Kerber got it back on May 15, but lost it nine weeks later to Karolina Pliskova after her third WTA title of the year. In five tournaments during that span, Kerber was eliminated in the second round three times, in the third round once, and once made a final.
Next it was Wimbledon champion Garbine Muguruza’s turn, jumping two spots from No. 3 to No. 1 on Sept. 11 after getting to the fourth round of the US Open for the first time. Pliskova fell to No. 4 after a quarterfinal loss at the Open.
The day after winning Wimbledon, Muguruza seemed already to be trying to relieve the pressure of a future top ranking. She said her goal was to enter every Grand Slam tournament as a threat to win and said the top ranking was “temporary.”
Like Wozniacki, she admitted that no one can fully prepare a person for how the top spot will.
“When you’re little and you dream about it — ‘I want to be No. 1 in the world’ — you just think about tennis,” Muguruza said. “You don’t think about the pressure you’re going to feel after or the expectation, that if you lose, it’s such a big deal and if you win, it’s normal. All these things when you’re little, you never think about it until you’re there. Then you’re like, ‘Oh, nobody told me that I have this huge backpack I’m holding here with a lot things.’”

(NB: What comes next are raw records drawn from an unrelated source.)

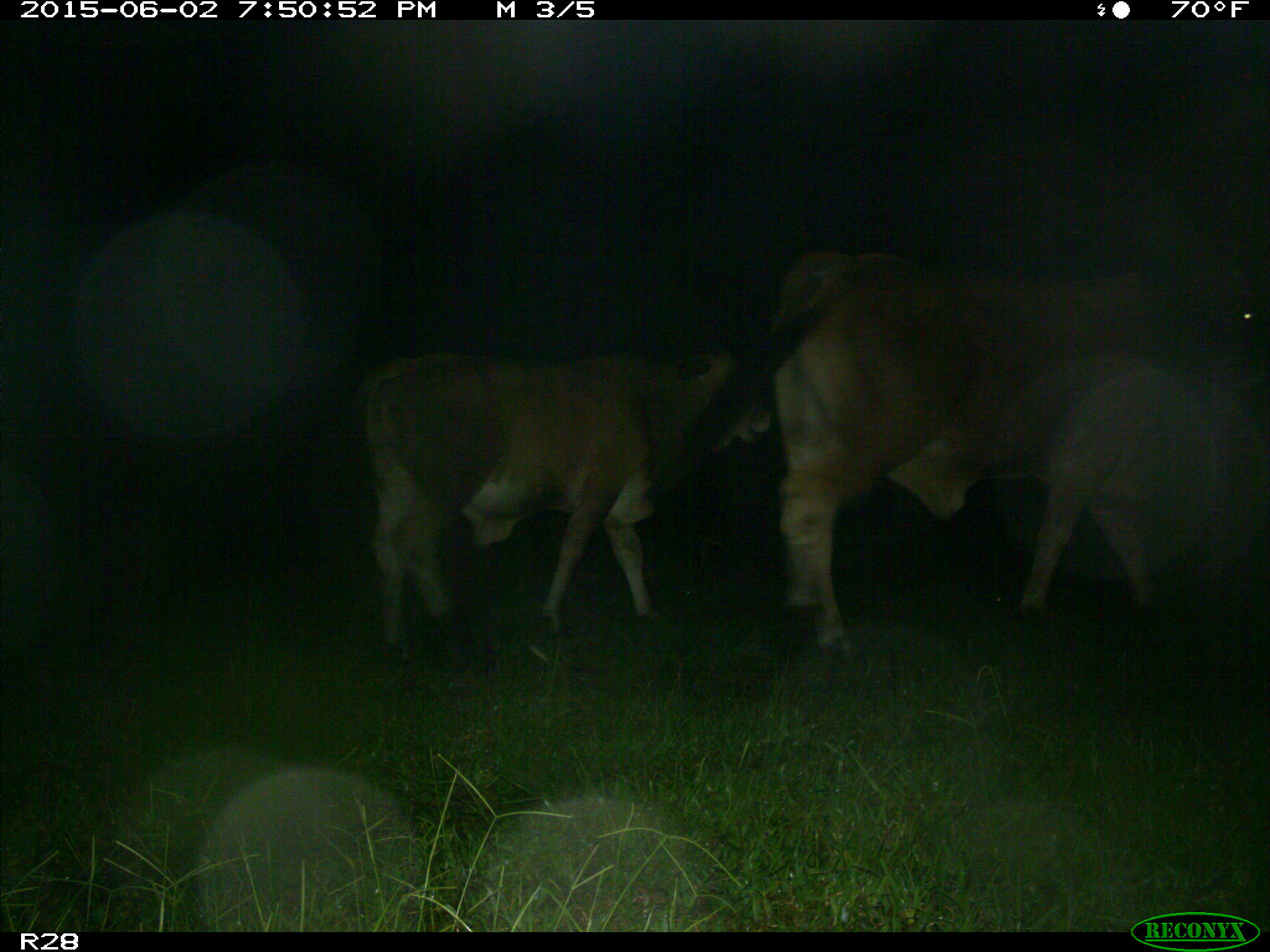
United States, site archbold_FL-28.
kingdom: Animalia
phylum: Chordata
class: Mammalia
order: Artiodactyla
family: Bovidae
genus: Bos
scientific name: Bos taurus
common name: domestic cow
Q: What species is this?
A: Bos taurus (domestic cow).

Muguruza paused to consider.
“At the same time, I wish I’m always in that situation,” she said. “It’s just tricky.”
Muguruza’s reign at the top lasted exactly four weeks. Then it was Simona Halep’s first turn at the top, qualifying the fourth straight year for the WTA Finals and joining Pliskova as two of seven women’s players, including Wozniacki, to achieve the No. 1 ranking without a Grand Slam title.
Evert immediately tweeted that a “high level of consistency over 12 months [is] more impressive than a Slam with poor or average results rest of the year…”
But it bothered Halep to the point where she sought the help of a sports psychologist, who taught her to be “kind” to herself, a lesson she reminds herself of often.
“I have learned I’m able to do great things,” said Halep, whose quarterfinal victory on Wednesday in Indian Wells means she will remain at No. 1 for now. “Of course, it was one of my dreams to get to No. 1, but I never believed 100 percent that I’m able to do that and after I did it, it was a relief and it gave me power that I can go ahead and do better things. So I’m thinking now that everything is open and I’m able to do anything.”
Looking back this week on winning the 2018 Australian Open and re-claiming the No. 1 spot for the first time in six years, Wozniacki, who relinquished the position to Halep four weeks later, said it felt different this time. Better.
“There’s just a lot of things,” she said. “I think this time, I’m just older, it’s been a few years. I didn’t want to go back and say ‘Why didn’t I do this?’ this time around. I just kind of wanted to enjoy the whole thing.”